Catholicism at Midd more than just Mass

Author: Thomas Brant and Joseph Bergan

The Roman Catholic student population at Middlebury College receives a luxurious gift every Sunday. While every other Catholic in the world crawls out of bed on Sunday morning, in order to fulfill a religious obligation to attend church, the Catholics of Middlebury sleep tight. The Newman Club, the student-run club for Catholics, is mainly responsible for this. Instead of a Sunday morning meeting time, the Newman Club meets on Sundays at 8 p.m, plenty late enough for even the latest of sleepers.

But Michelle Personick '09 stressed that the Newman Club is not merely about late night mass for Catholic students.

"We are here to provide Eucharist, service, catechism and community," said Personick. The Newman Club runs the weekly mass, plans Thanksgiving service baskets and holds bimonthly "Living Stones" dinners at the local Catholic church rectory.
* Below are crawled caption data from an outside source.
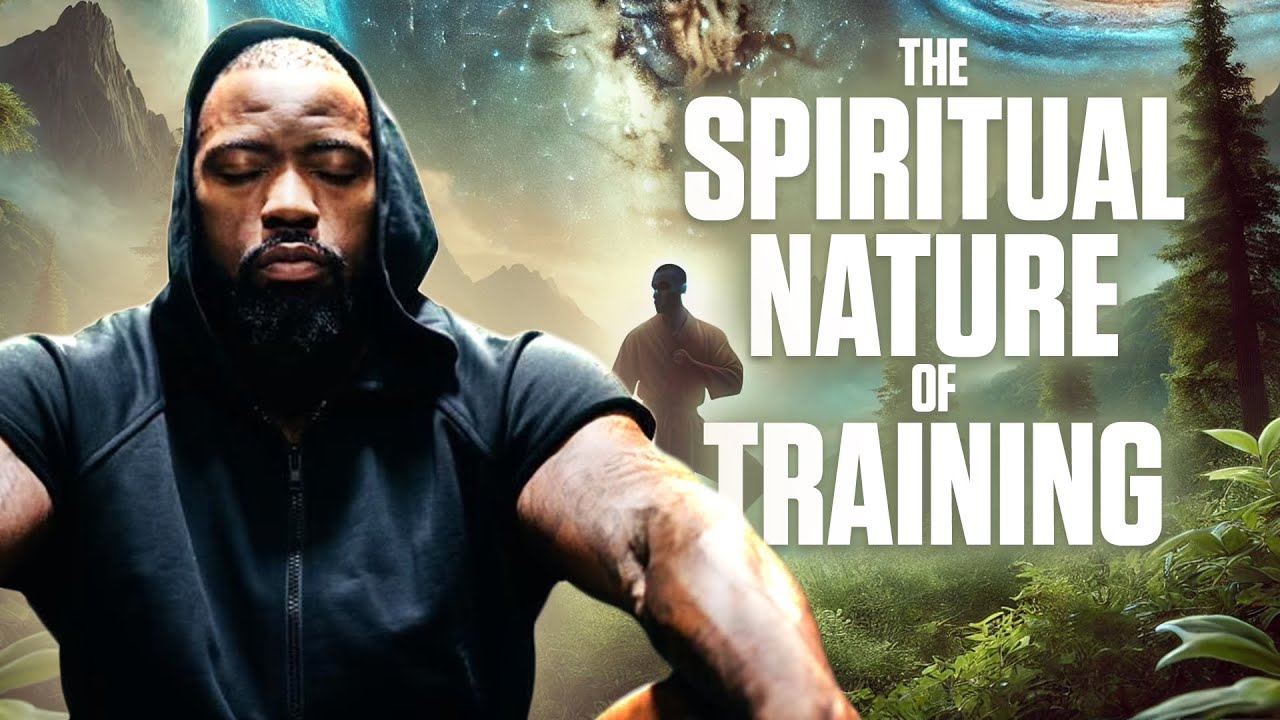 The Spiritual Nature of Training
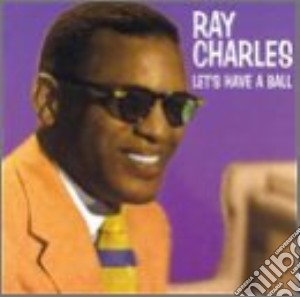 Ray Charles - Let's Have A Ball cd musicale di Ray Charles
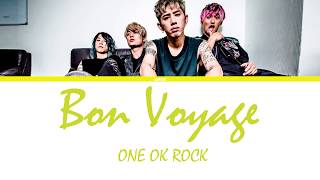 ONE OK ROCK - Bon Voyage  (Lyrics Kan/Rom/Eng/Esp)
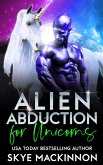 Alien Abduction for Unicorns (The Intergalactic Guide to Humans, #7) (eBook, ePUB)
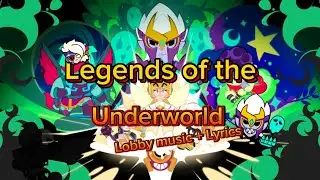 Brawl Stars - Legends of the underworld Lobby music + Lyrics
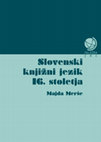 Research paper thumbnail of Slovenski knjižni jezik 16. stoletja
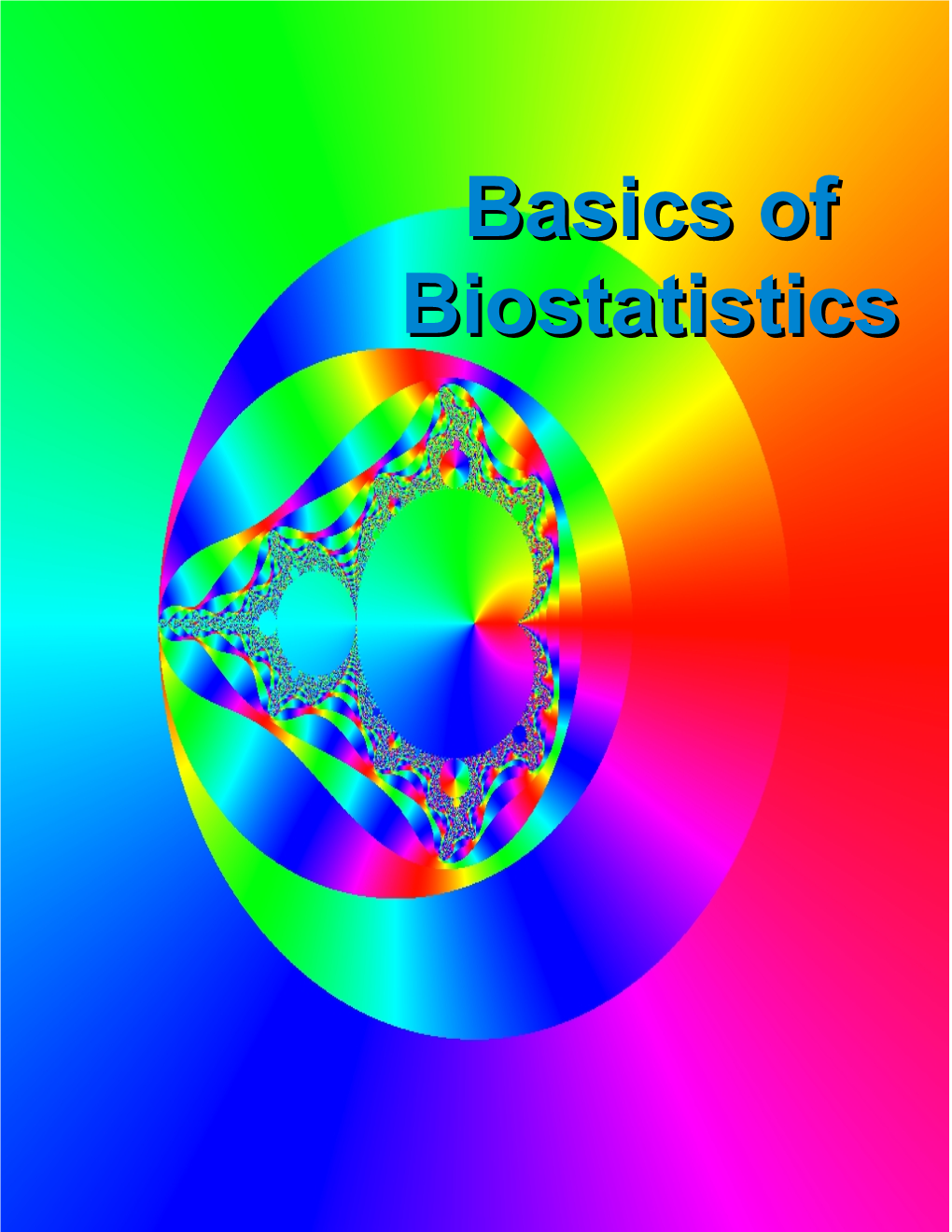 Basics of Biostatistics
"We hang out and talk about what it means to Catholics," said Personick.

Personick is pleased with how the Newman Club has evolved since she first came to campus.

"When I got here four years ago, it was Newman Club Mass, that was it," said Personick. "We are planning a retreat this year, it's really exciting."
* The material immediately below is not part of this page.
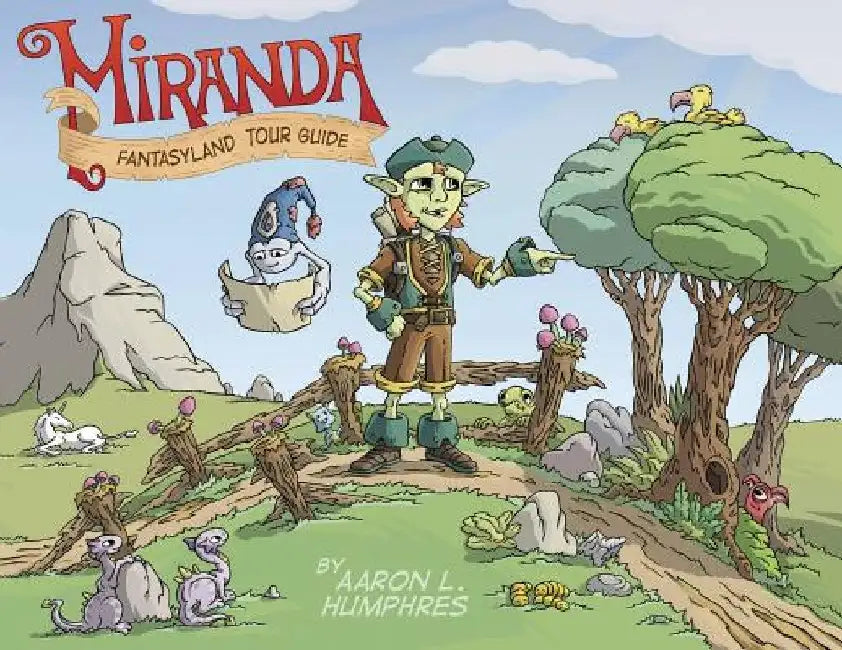 Miranda Fantasyland Tour Guide by Aaron Humphres
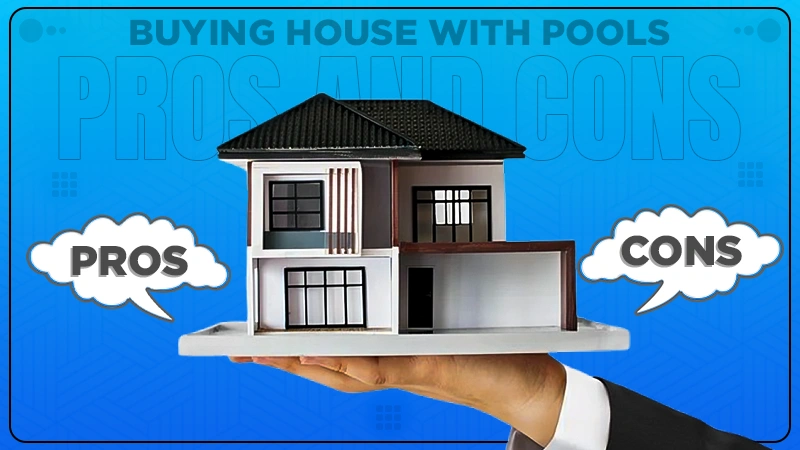 buying house with pools pros and cons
But why does the name of the Catholic organization have the name of the despised "Seinfeld" character?

Hundreds of other Catholic student organizations all around the country actually share the name, "Newman" after the 19th century Catholic Cardinal John Henry Newman. Newman was an Anglican convert to Catholicism, and is best known for his defense of Catholicism within the liberal arts curriculum.

While the Newman Club may be a basic way to continue practicing a faith for many, for Personick the club has served as a way to find a deeper faith.

"I found my faith here at Middlebury," said Personick, who described this strengthening of her faith against a sea of religious distrust at the College.

"At Middlebury, there is a general distrust in anything with faith in it," Personick said. "People see religion as belief without reason, but really it is belief in something guided by reason. It's not a belief in something imperial."

Buttressed against those who criticized her, the religious community at Middlebury fostered her beliefs.

"I always thought things that I thought no one else believed, and then I come here and people say, 'Oh, you too!?'" she said.